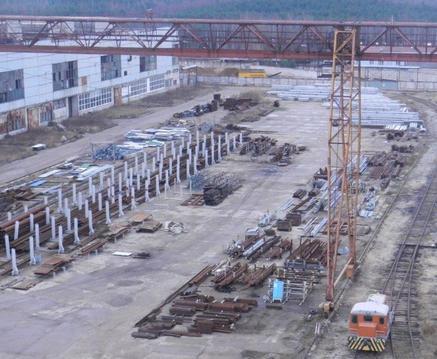 Продам производственно-складской корпус 37 260 кв.м., Продажа производственных помещений в Сосновом Бору, ID объекта - 900231022 - Фото 1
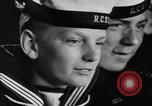 Image of Canadian naval cadets Canada, 1950, second 5 stock footage video 65675071452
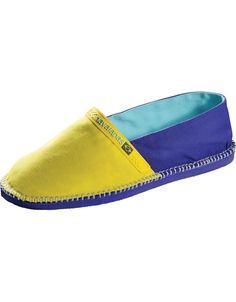 Havaianas Origine Espadrilles Citrus Yellow Mens Shoes Yellow/Green IA51Online The Most Fashion Designs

_ _ _ _ _

• Task details: Give back the full listing exactly, with pictures dropped.

• Solution to this task:
 Продам производственно-складской корпус 37 260 кв.м., Продажа производственных помещений в Сосновом Бору, ID объекта - 900231022 - Фото 1
 Image of Canadian naval cadets Canada, 1950, second 5 stock footage video 65675071452
 Havaianas Origine Espadrilles Citrus Yellow Mens Shoes Yellow/Green IA51Online The Most Fashion Designs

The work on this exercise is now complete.